The symptoms subsided within a week, but almost three weeks later his girlfriend, in her late 20s, developed similar symptoms.

The pair had sexual intercourse in between the time the man’s rash and fever had subsided, and the onset of his girlfriend’s symptoms. At the time, doctors diagnosed both with Dengue fever, which they said comes with similar symptoms to Zika.

But as cases of the rapidly spreading Zika, a tropical virus that is usually transmitted by the bite of an infected mosquito known as Aedes Aegypti, started to be reported worldwide last year, the medics twice reanalyzed serum samples from both patients.

They said in the report that the most recent analysis, carried out this month, “showed positive signs for ZIKV neutralising bodies...with a clear increase in the antibody titre between the first and second serum sample for both patients”.
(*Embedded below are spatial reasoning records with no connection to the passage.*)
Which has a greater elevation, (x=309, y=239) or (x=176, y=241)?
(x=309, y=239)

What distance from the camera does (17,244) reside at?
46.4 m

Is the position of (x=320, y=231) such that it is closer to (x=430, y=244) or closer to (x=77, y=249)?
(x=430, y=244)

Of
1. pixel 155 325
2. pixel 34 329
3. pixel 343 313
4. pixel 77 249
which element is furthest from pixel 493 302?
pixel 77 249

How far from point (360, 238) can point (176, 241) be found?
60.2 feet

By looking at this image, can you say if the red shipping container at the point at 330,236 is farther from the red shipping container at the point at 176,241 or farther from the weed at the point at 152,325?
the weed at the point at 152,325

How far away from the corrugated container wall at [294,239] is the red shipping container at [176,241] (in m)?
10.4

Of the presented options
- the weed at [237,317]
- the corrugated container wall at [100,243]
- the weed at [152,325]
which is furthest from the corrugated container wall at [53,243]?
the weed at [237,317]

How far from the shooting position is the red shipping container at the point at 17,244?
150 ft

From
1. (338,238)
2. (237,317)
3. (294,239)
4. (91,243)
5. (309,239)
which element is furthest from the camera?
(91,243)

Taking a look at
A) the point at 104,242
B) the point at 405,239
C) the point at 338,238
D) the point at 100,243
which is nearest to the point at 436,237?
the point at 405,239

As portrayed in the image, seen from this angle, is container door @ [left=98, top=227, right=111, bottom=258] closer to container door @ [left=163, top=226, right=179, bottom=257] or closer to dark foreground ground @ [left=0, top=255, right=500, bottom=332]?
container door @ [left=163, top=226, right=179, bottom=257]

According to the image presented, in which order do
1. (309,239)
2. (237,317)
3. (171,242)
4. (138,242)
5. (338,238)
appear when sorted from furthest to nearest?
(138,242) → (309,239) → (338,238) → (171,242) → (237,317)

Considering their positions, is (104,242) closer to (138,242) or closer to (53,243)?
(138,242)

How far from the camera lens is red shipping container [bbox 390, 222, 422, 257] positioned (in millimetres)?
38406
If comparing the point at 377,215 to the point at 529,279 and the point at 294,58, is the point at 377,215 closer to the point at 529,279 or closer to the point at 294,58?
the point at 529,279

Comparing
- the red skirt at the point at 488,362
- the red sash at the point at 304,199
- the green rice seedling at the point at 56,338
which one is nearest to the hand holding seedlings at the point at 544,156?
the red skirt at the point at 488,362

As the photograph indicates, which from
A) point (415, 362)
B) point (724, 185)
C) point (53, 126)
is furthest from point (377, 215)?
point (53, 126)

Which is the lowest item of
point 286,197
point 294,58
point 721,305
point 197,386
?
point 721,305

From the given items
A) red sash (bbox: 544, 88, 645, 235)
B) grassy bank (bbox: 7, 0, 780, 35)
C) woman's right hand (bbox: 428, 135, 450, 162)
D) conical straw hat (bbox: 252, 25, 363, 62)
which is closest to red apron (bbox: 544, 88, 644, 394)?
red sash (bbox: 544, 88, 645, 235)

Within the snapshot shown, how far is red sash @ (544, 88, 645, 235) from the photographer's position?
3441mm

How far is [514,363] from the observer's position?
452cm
The doctors claim their findings provide “further evidence that sexual transmission of Zika virus is possible” even though “little evidence supports the possibility of Zika sexual transmission to date”.

Their report came during the same week US health authorities said they were investigating 14 new cases of Zika, which had possibly been sexually transmitted.

Scientists have, to date, maintained that sexually transmitted cases are extremely rare.

Cases of the virus, which is thought to deform fetuses, have also almost exclusively originated from South America, namely Brazil, Colombia and El Salvador.

Four cases were recorded in Italy in January, with the virus diagnosed in people who had recently returned from South America.